Il film di Marie Noëlle mette in evidenza gli anni che trascorrono tra il primo Nobel vinto dalla scienziata con il marito nel 1903 e il secondo, otto anni più tardi, dove invece sarà lei sola, combattendo anche contro il bigottismo borghese e razzista, a raccogliere i frutti di una ricerca mai interrotta. Inadeguata a fingere e figlia di un positivismo che ben è rappresentato dal padre polacco capace di giustificare l’affermazione di Marie, «ma allora Gesù è un Babbo Natale per adulti», con un sorriso, porterà all’estremo questa sua libertà, fino a legarsi in una relazione clandestina con il matematico Paul Langevine, suo collega e collaboratore, ma padre di famiglia. Relazione che in qualche modo metterà in pericolo addirittura l’assegnazione del premio a Stoccolma e la costringerà a un duro scontro con i giornalisti e l’opinione pubblica francese, la stessa che qualche anno prima, con risultati ben più drammatici, aveva messo alla berlina Richard Dreyfus, lei colpevole di essere donna e di essere sensuale, lui di essere ebreo.
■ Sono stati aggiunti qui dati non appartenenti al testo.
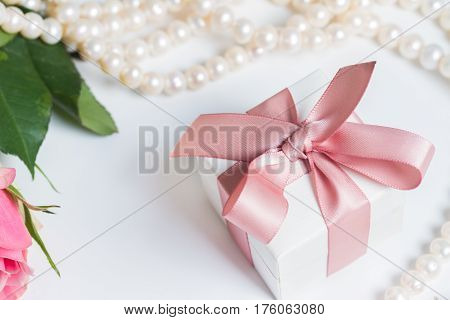 Gift box with pink ribbon with pearl jewellery on white table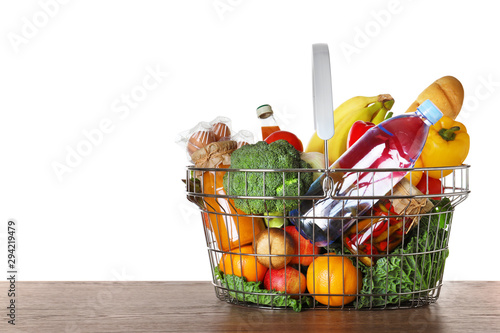 Cuadros en Lienzo Shopping basket with grocery products on wooden table against white background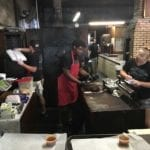Staff cutting meat and filling orders behind the counter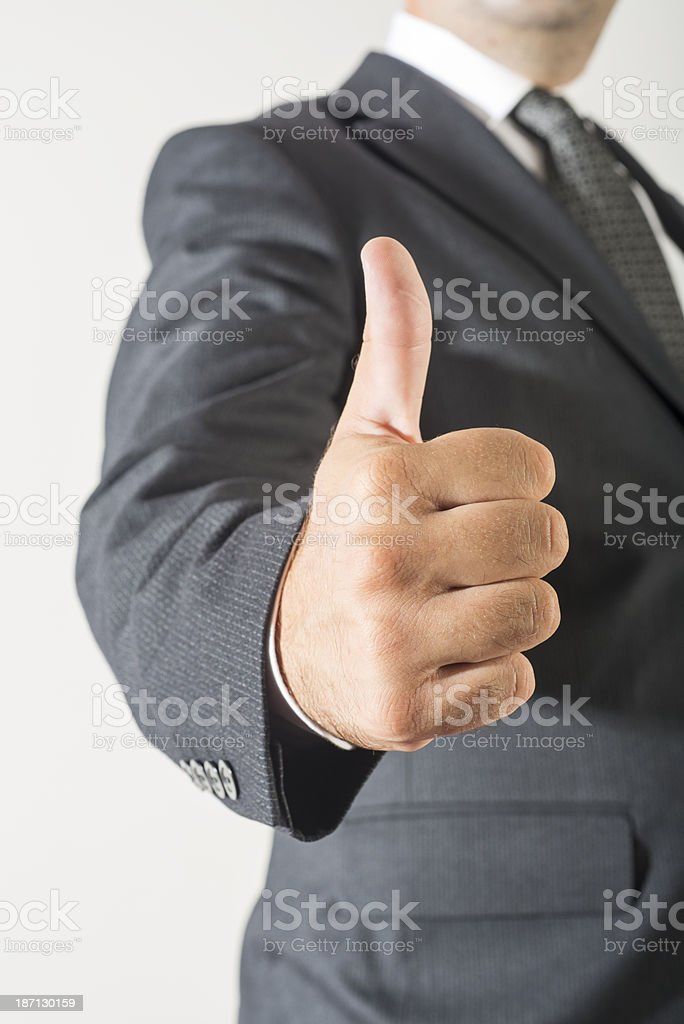 Businessman showing thumbs up royalty-free stock photo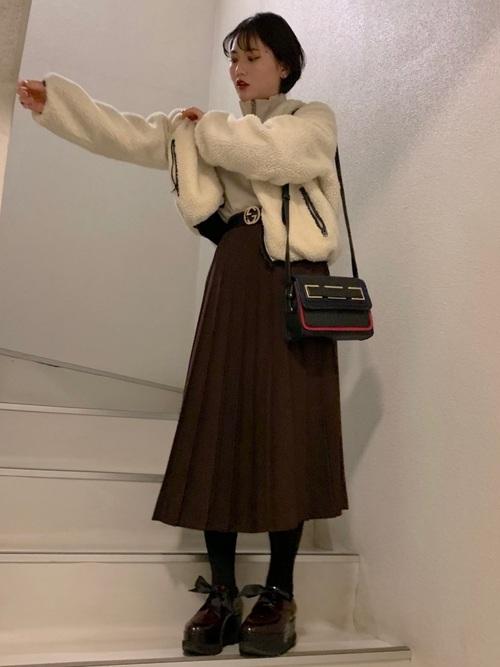 白ボアジャケットにプリーツスカートを履いた女性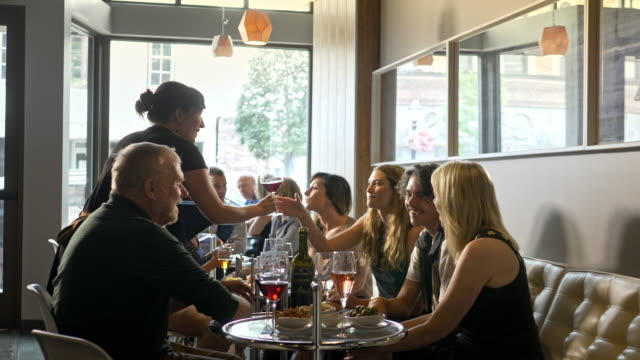 a group of friends in a wine bar cafe being served. - wine bar stock videos & royalty-free footage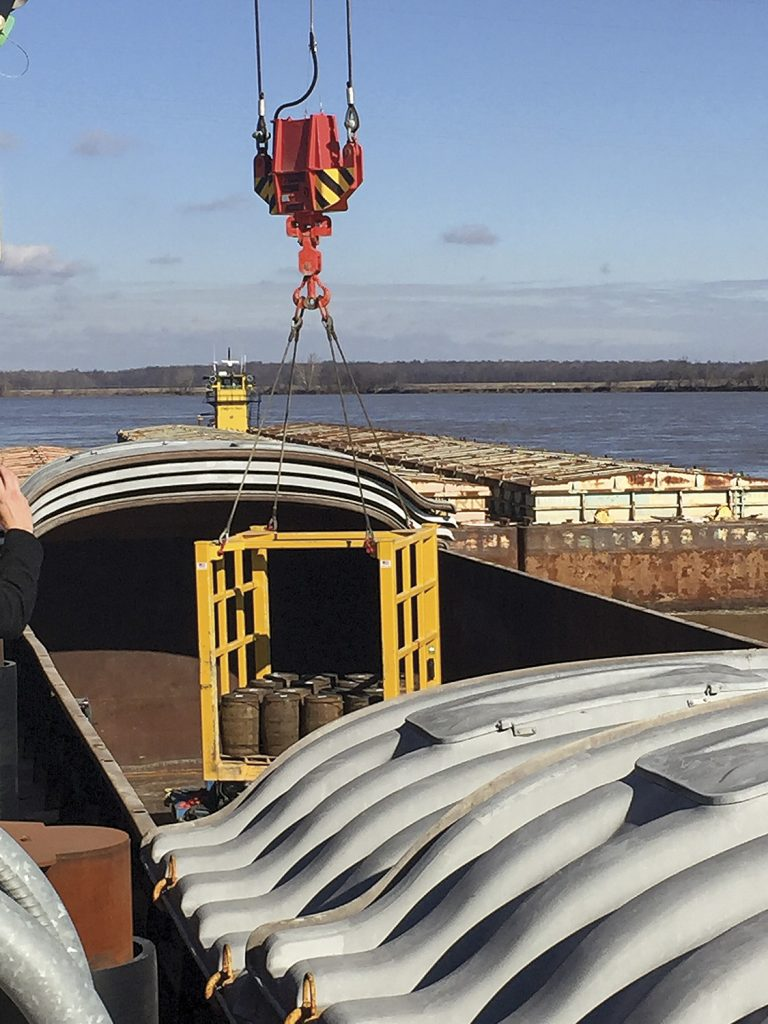 Whiskey barrels are loaded into a hopper barge for trip to New Orleans. (Photo courtesy of Cane Land Distributing Company)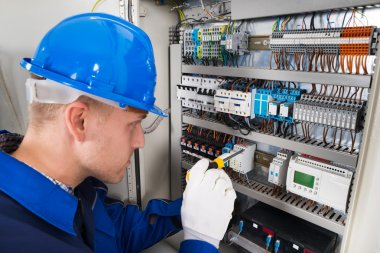 Male Electrician Examining Fusebox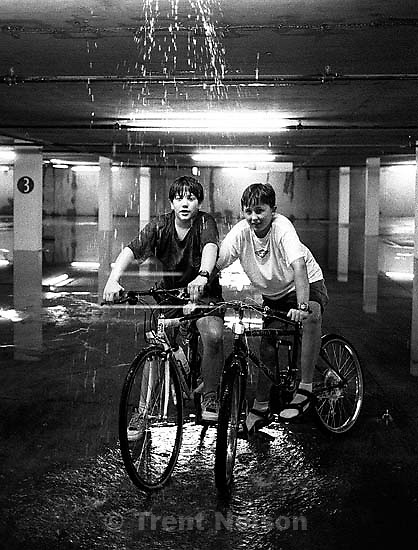 Kids on bikes under flood in parking lot.<br />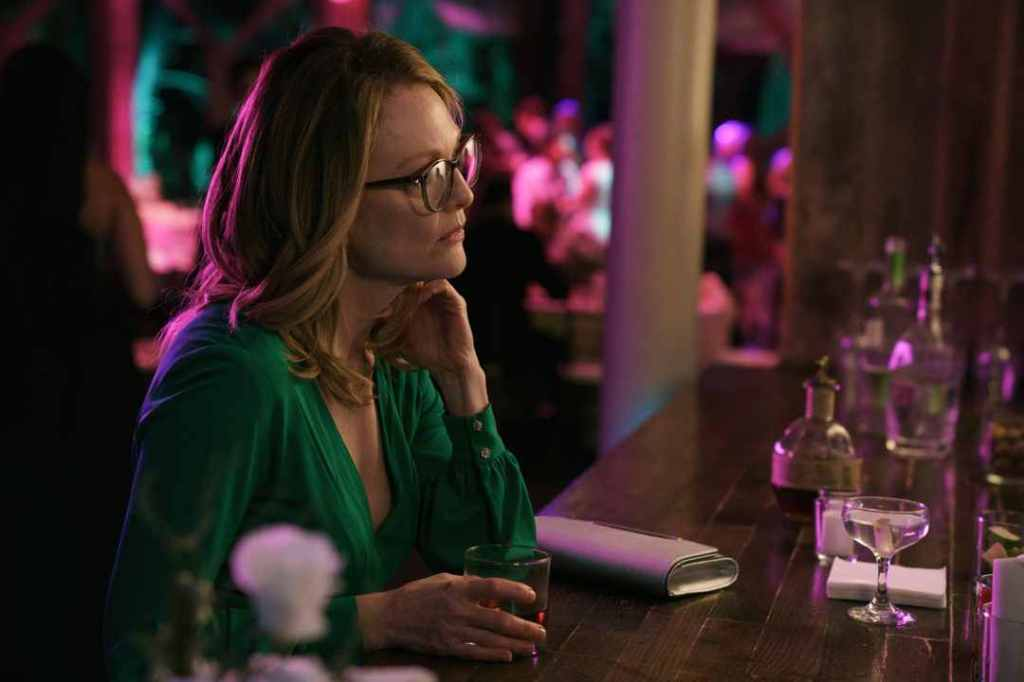Gloria (Julianne Moore) sitting at a bar with a drink.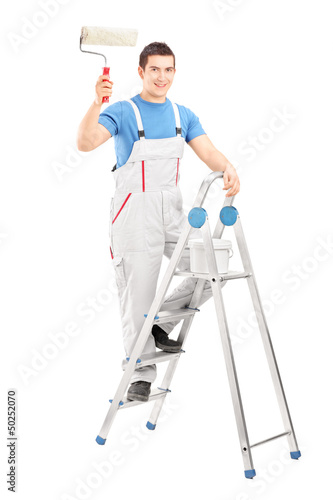 Full length portrait of a male painter holding a roller and stan
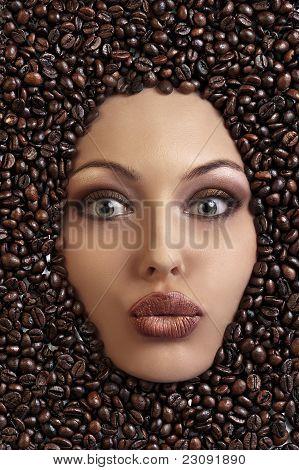 Retrato de uma menina bonita que fixa entre os grãos de café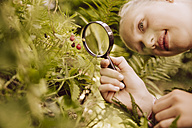 Girl looking through magnifier at small strawberries - MFF001892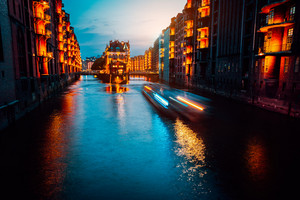 A colorfully illuminated boat cruising on the Wandrahmsfleet at night. The Warehouse District in Hamburg, Germany. The district is located within the HafenCity quarter. Long exposure
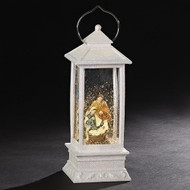 "Swirl effect white 11"" Holy Family Lantern. Holy Family Lantern is battery operated. Batteries are not included. Perfect for a mantle or on a front step!"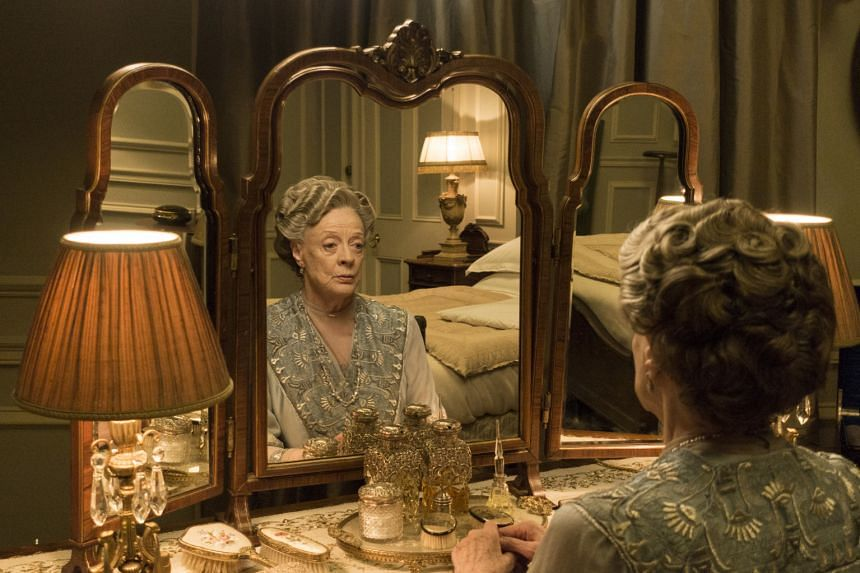 Dame Maggie Smith in Downton Abbey (left). The trick of the series is for it to be very densely plotted so that there are lots of different stories going on, says creator Julian Fellowes.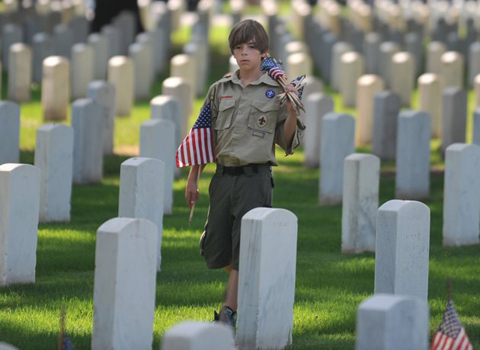 Matthew Russell, 11, from Memphis prepares to place American flags at the headstones of veterans during the Memorial Day observance ceremony at the Memphis National Cemetery in Memphis, Tenn. Saturday, May 26, 2012. For 29 years members of the Boy Scouts, Girl Scouts and American Heritage Girls have placed flags on the 42,000 graves at the Memphis National Cemetery during a ceremony honoring veterans for the Memorial Day CelebrationAP
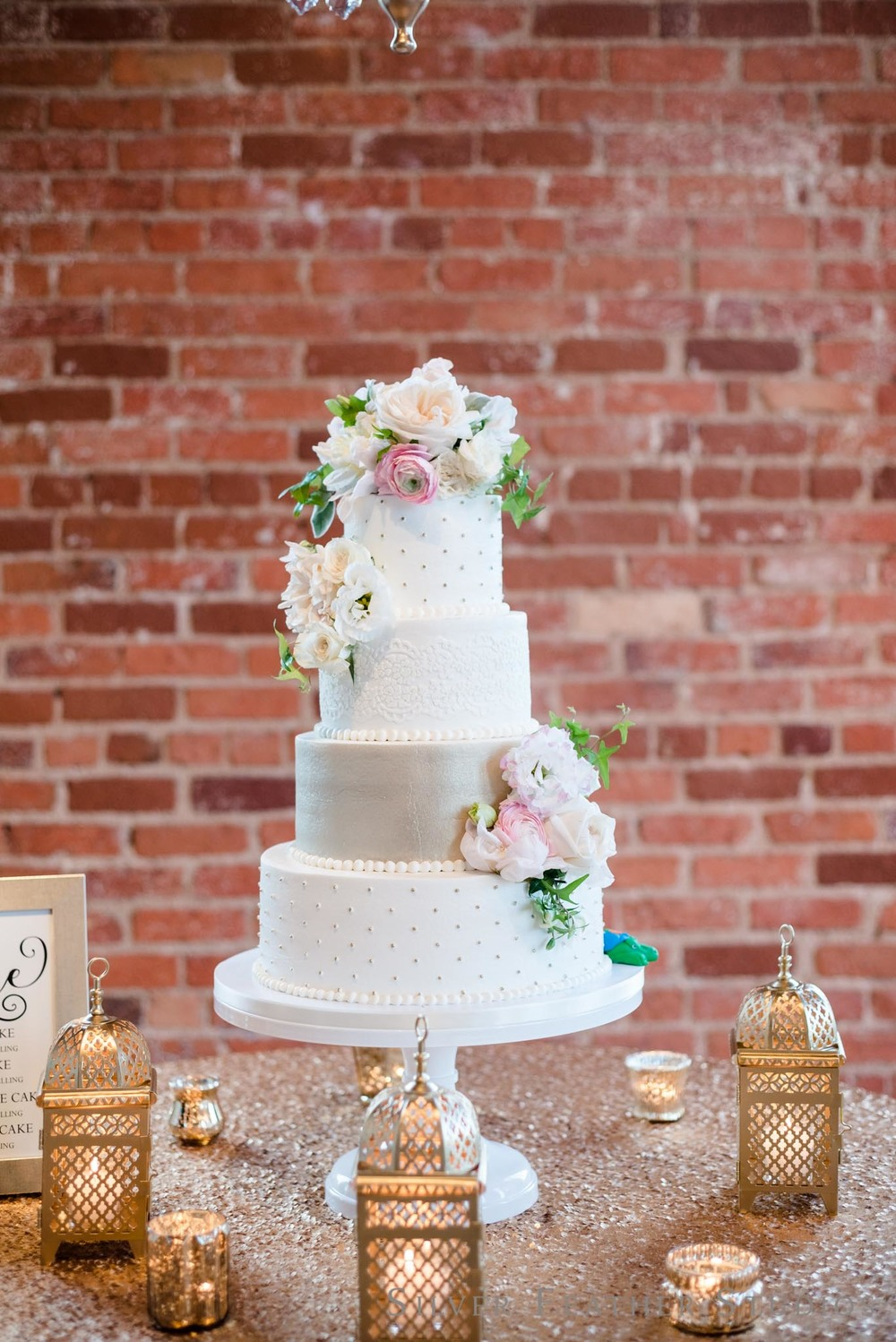 Four tier champagne colored wedding cake by Ashley Cakes in Durham, NC. © Silver Feather Studios, wedding photographer in Durham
Noëlle ha una regia solida pur senza guizzi e basa la sceneggiatura del film su indagini approfondite nei giornali dell’epoca, sul libro mastro del laboratorio ma soprattutto sulle lettere e sui diari della ricercatrice che, ancora radioattivi e potenzialmente pericolosi, oggi possono essere consultati alla Bibliothèque Nationale di Parigi solo dopo la firma di una liberatoria. Il film, girato in una scenografia elegantissima avvolta da una atmosfera tardo liberty ci racconta più della vita interiore di un genio che non della strada percorsa per diventarlo e anche l’incontro tra Marie e Albert Einstein, uno dei momenti più divertenti del film, è visto in una chiave intimista, dove l’intesa intellettuale che si può creare solo tra menti diverse, diventa un flirt straordinario, non privo di tenerezza nella scoperta di una normalità che pare impossibile se si trattano temi così alti.

In pochi anni, durante la seconda metà dell’Ottocento, l’ideale femminile si era evoluto dalla visione melanconica dei Preraffaelliti, attraverso la sublimazione della bellezza terribile cantata nei poemi di Baudelaire, in un nuovo immaginario che lo incarnava nella femme fatale. Marie Curie nella sua totale lontananza dall’ipocrisia, nelle sue crisi, nella sua gracile forza ma anche nella consapevolezza di un valore che non deve essere dissipato, nel desiderio di essere riconosciuta, diventa allora la donna della modernità, una fragile femme fatale al cui fascino si soccombe come di fronte a un mare in tempesta, all’abisso più profondo, alla luna più splendente.